A Lane Cake is a fairly ambitious undertaking. It doesn't really matter whether you do four layers or three. Four layers means you baked two and split them in half. This is not the easiest thing in the world to do. You might want to call in some help for that, if you want the four layers. Otherwise, just use a cake recipe that makes three layers.
One poster said the filling was a custard, and that may be true in a Lady Baltimore cake, but not for the Lane Cake. The filling does not use milk. This recipe makes a filling that is more candy-like, in that it is thick and rich, but it's more of a sugar base, not a cream base, as custard is.
Just make sure you use a smooth whisky, not something like a blended whisky, rye or scotch.

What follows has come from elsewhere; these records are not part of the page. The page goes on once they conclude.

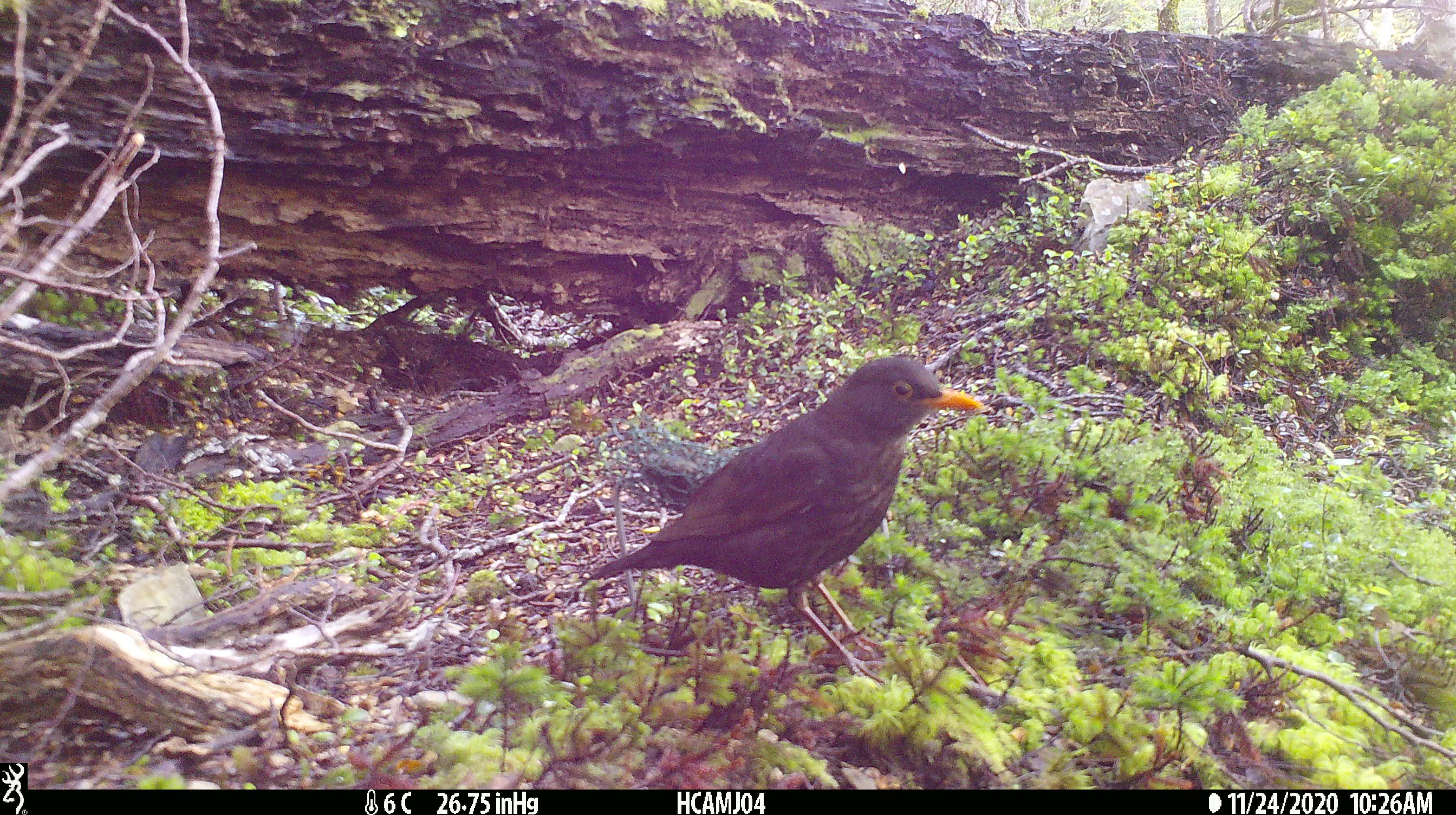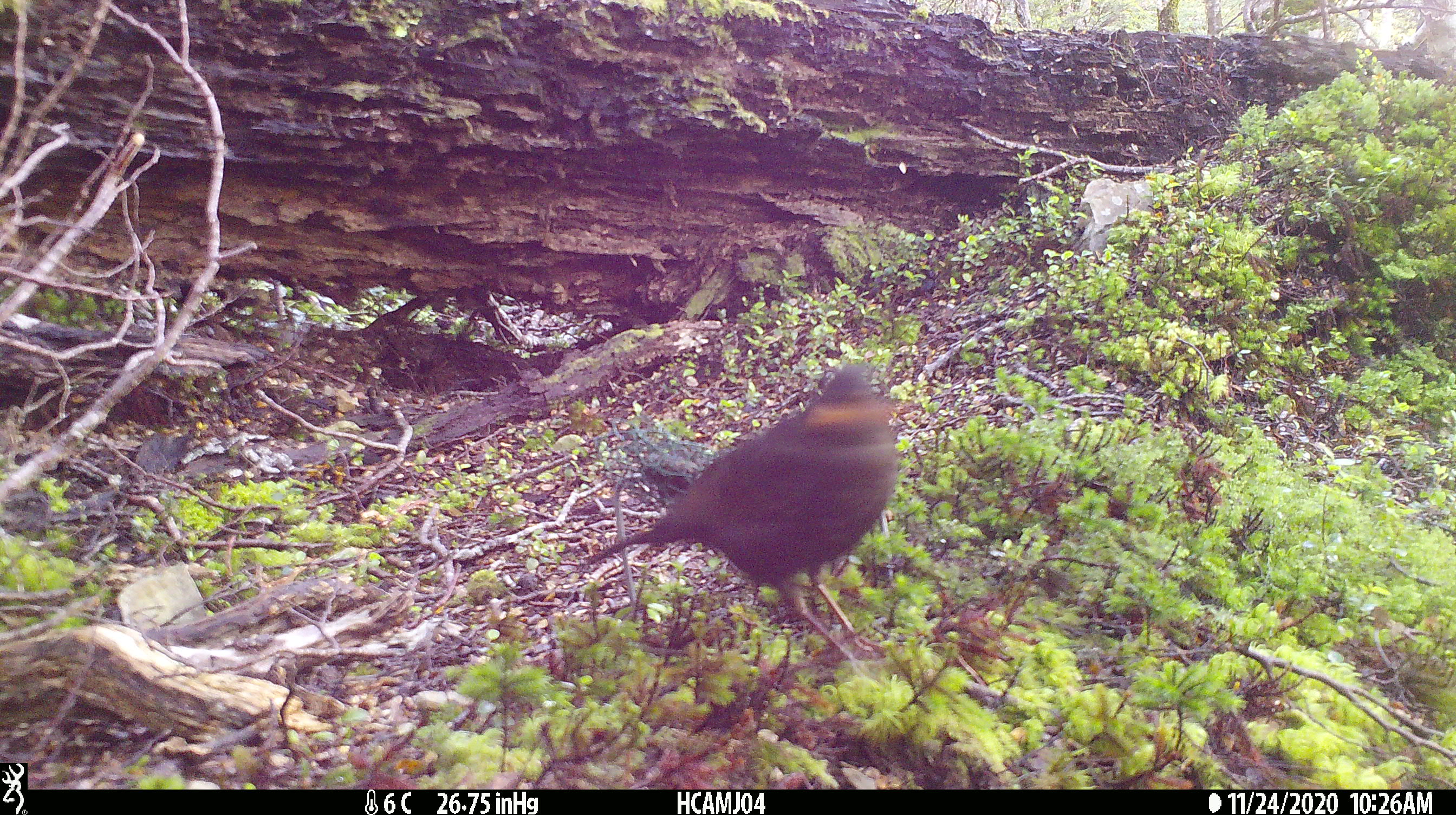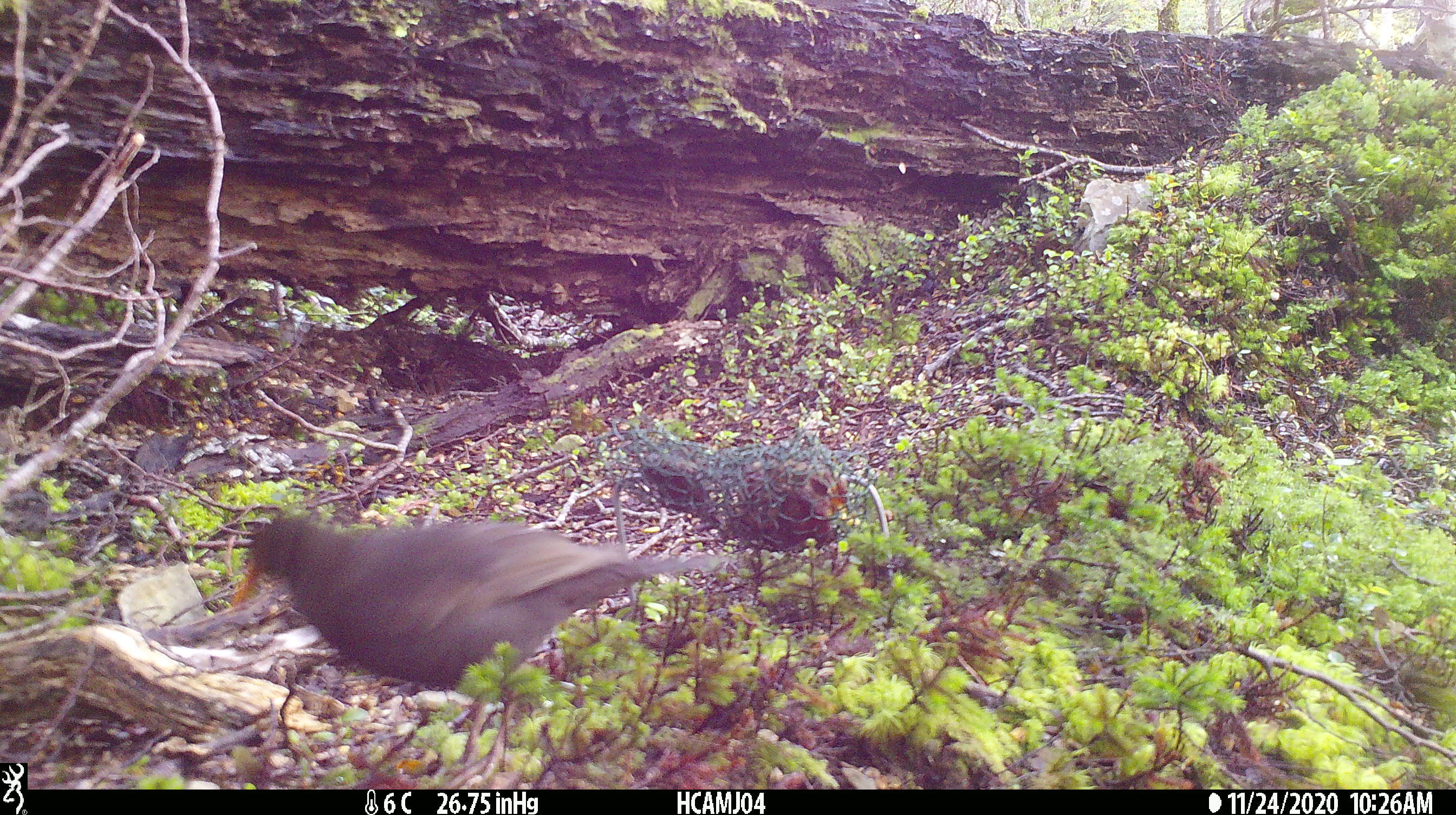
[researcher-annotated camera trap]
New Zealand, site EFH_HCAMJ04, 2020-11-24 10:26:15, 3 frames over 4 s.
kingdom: Animalia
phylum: Chordata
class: Aves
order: Passeriformes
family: Turdidae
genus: Turdus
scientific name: Turdus merula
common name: eurasian blackbird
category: blackbird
Blackbird (eurasian blackbird) (Turdus merula).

They will give the cake an unpleasant flavor. I recommend Jack Daniel's, Wild Turkey, Southern Comfort, or George Dickel.
Also, make sure you don't bake the layers too long. Even though you're soaking them in the whisky, a dry Lane Cake is no good.

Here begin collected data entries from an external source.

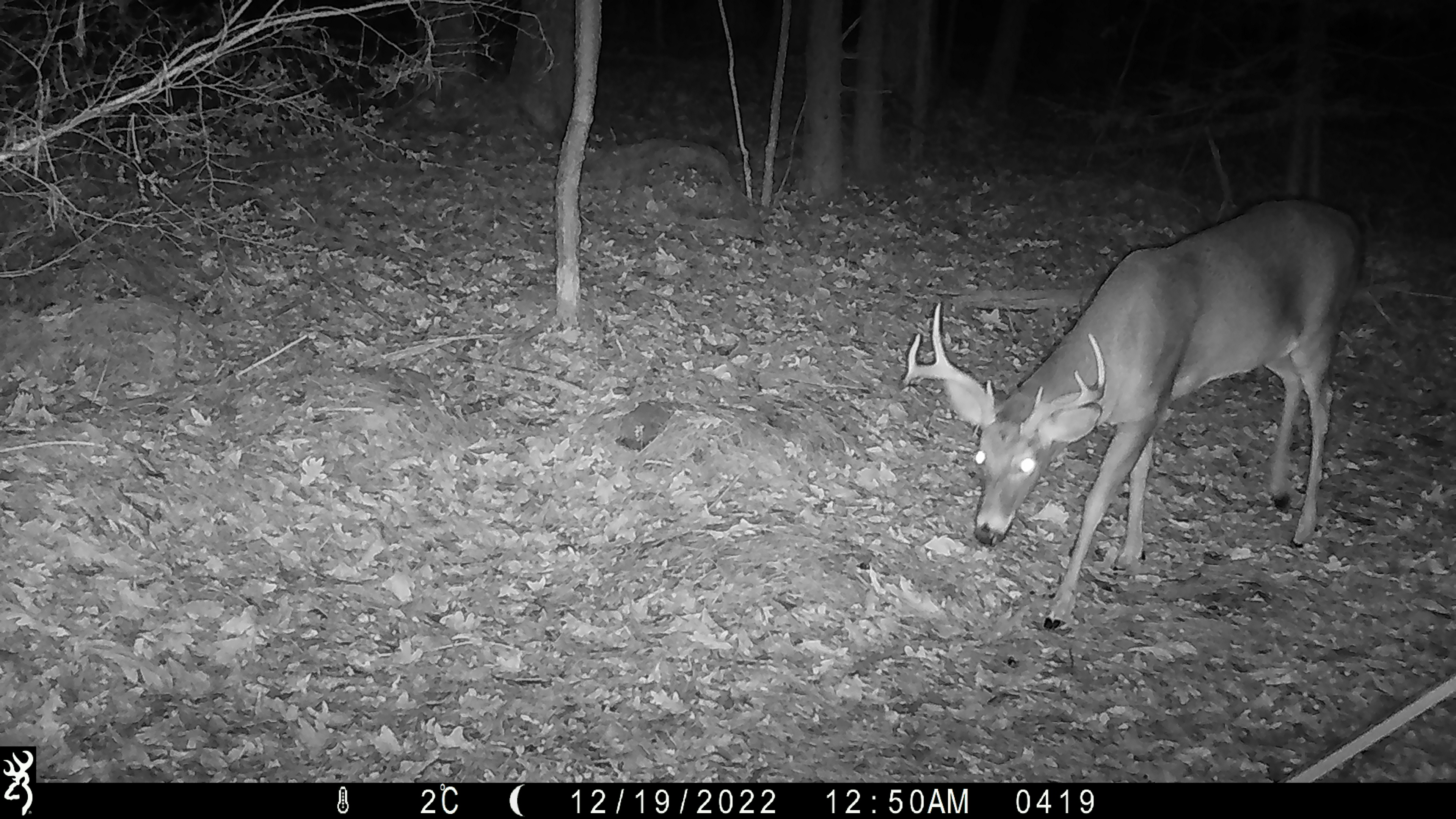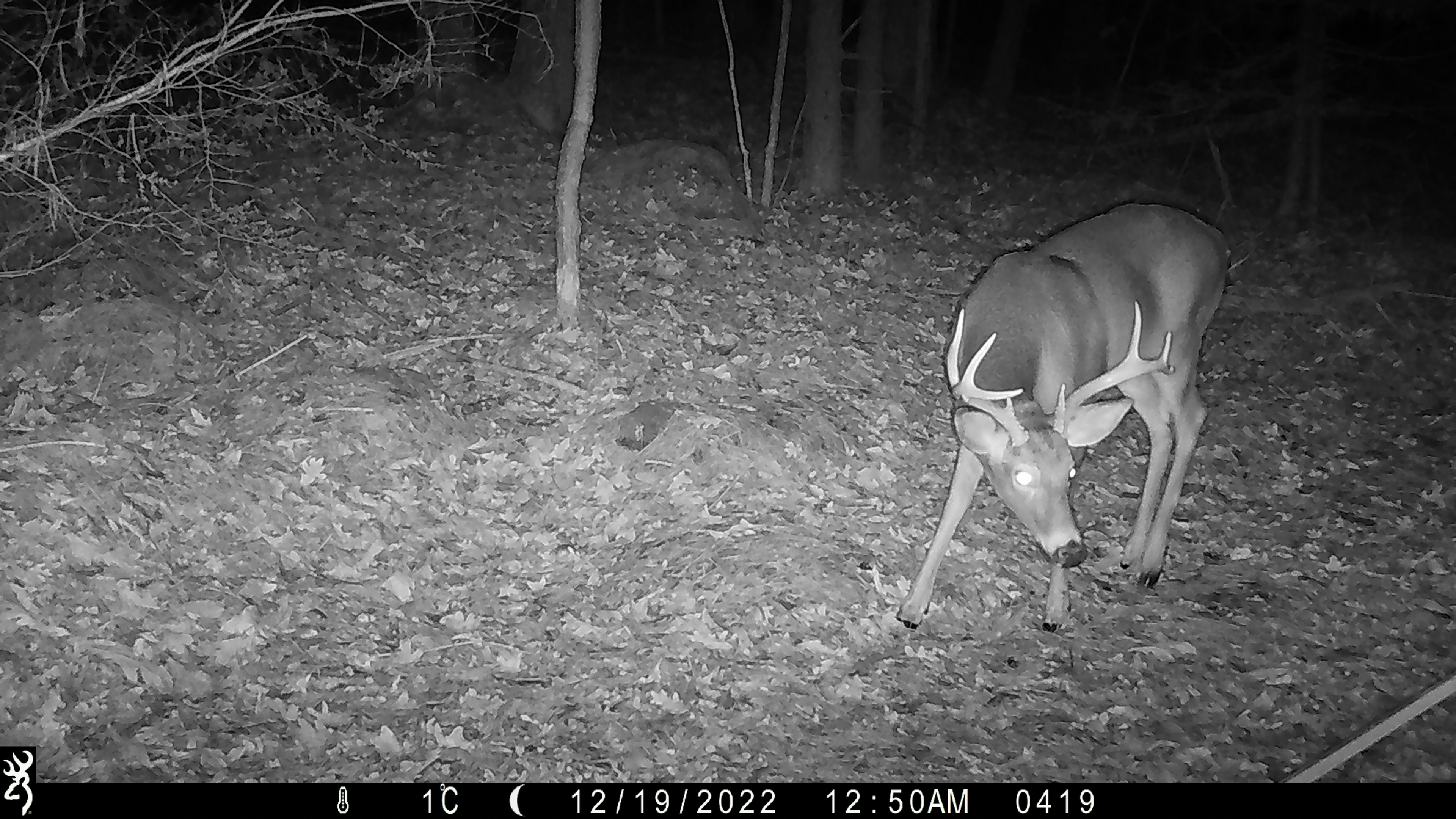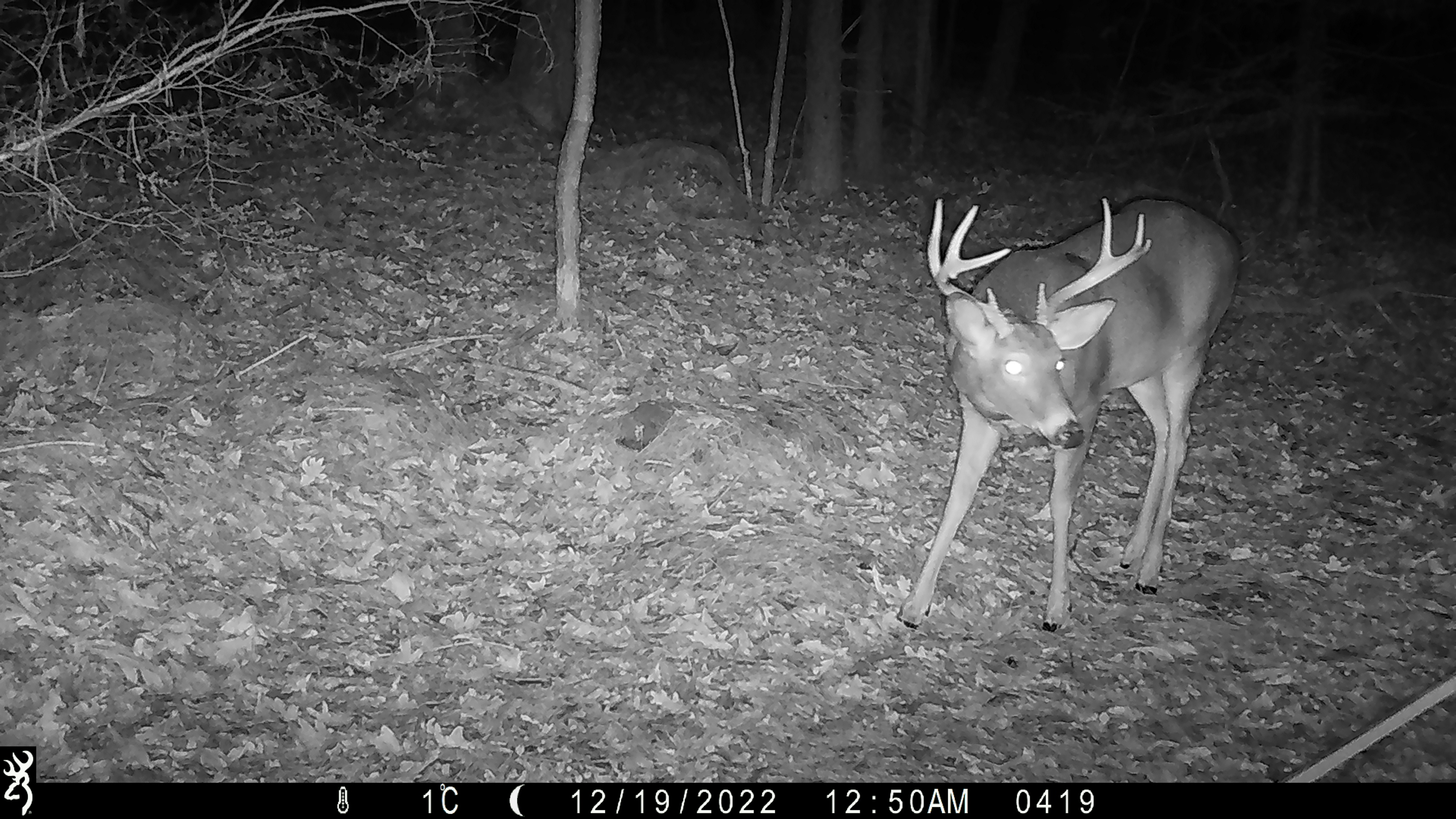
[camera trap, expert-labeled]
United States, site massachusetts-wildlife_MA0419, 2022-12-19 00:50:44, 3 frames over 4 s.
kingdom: Animalia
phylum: Chordata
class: Mammalia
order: Artiodactyla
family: Cervidae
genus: Odocoileus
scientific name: Odocoileus virginianus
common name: white-tailed deer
White-tailed deer (Odocoileus virginianus).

Good luck, and happy birthday to your great-grandmother! If you have any more questions, ask away. I'll be keeping tabs on the posts. --From the author.

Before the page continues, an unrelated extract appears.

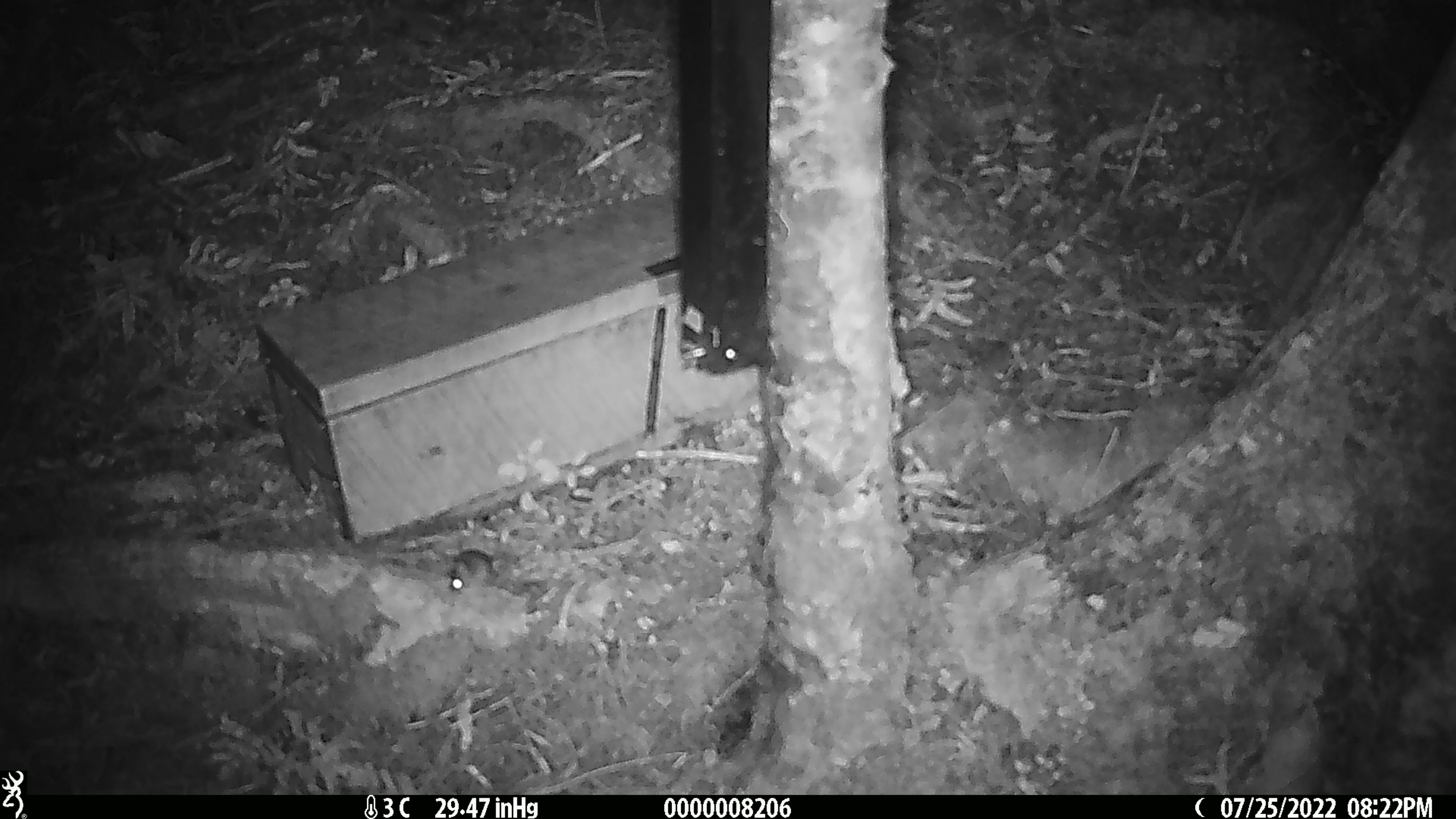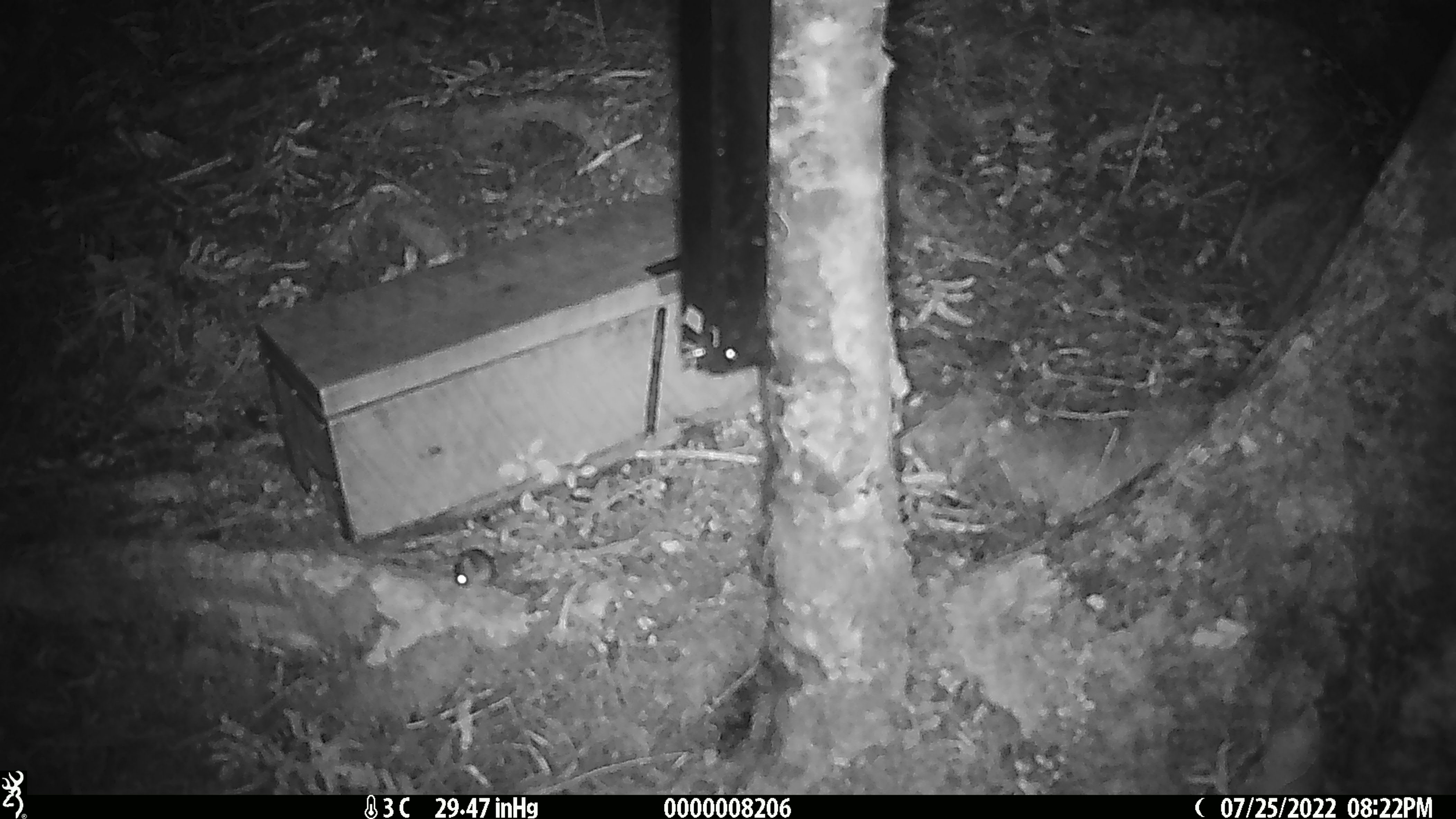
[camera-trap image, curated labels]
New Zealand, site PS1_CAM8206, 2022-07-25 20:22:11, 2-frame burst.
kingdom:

Okay, I'm a little mixed up, I found a recipe for "Atlanta Lane Cake" in a book published back in 1892 which is a few years before this and other articles say it was first published. It's a old Slovak-American Cook Book and the only big difference between the above recipe and the one in my book, that I can see, is the amount of layers, you say four above but my books says three.
I'm 17 and really new to baking so I don't really know much. But am I talking about the same cake as you are? I'm trying to make a Lane cake for my great grandmother's birthday. She'll be 104 next month. My mom said she used to make them all the time, and I thought it'd be a neat thing to do and found this recipe in this book but now I'm confused because I've been trying to see what tips I could find online.
Any help would be great. --Danie
If you want to read about the origins of the Lane Cake, go to the Encyclopedia of Alabama. Great little article on it.
If the cake is covered with white icing, it becomes a Lady Baltimore cake. Faced with making my first lane cake filling and no double boiler (as called for in my grandmother's recipe,) I turned to my microwave.
The filling is basically a custard with the fruit and whiskey added. I also added a tablespoon of cornstarch, because that helps it set up better. You need to keep watching and stirring, but the microwave does a great job with no chance of the custard curdling! Oh, and my grandmother used no cherries -- they were harder to come by in World War II!
Thanks! My grandmother used to make this cake, and I do remember it. My 88-year-old father is going to get one for his birthday in a couple of weeks. He has repeatedly asked us for it, but no one had the recipe!
This is a truly wonderful, rich cake, quite elegant in appearance, definitely in a league of its own. Labor intensive, but worth it for special occasions. Using a boxed cake mix would be an insult to this cake, so if you're going to do it, take the time and do it right.
Don't neglect making your own cake. I disagree that "new mixes" are just as good. Balderdash! Also don't forget the chopped pecans in the filling. The best wiskey to use is definitely a Kentucky or Tennessee wiskey. Note that my Grandmother used Rye wiskey sometimes in her Aunt Lotties Lane Cake.
RE: Lane Cake
The Recipe Mom and I use was published in Better Homes and Gardens in 1951. we have modified it some.
Try assembling the fruit and nuts for the filling a few days ahead of baking the cake. add 1/4 c bourbon and let set, if after 24 hours no drops are visible in bottom of container, add another 1/4 c. Then next day or so proceed with recipe as written but ignore any already added bourbon.
Try with 8" pans and you will get 5 layers, quite impressive.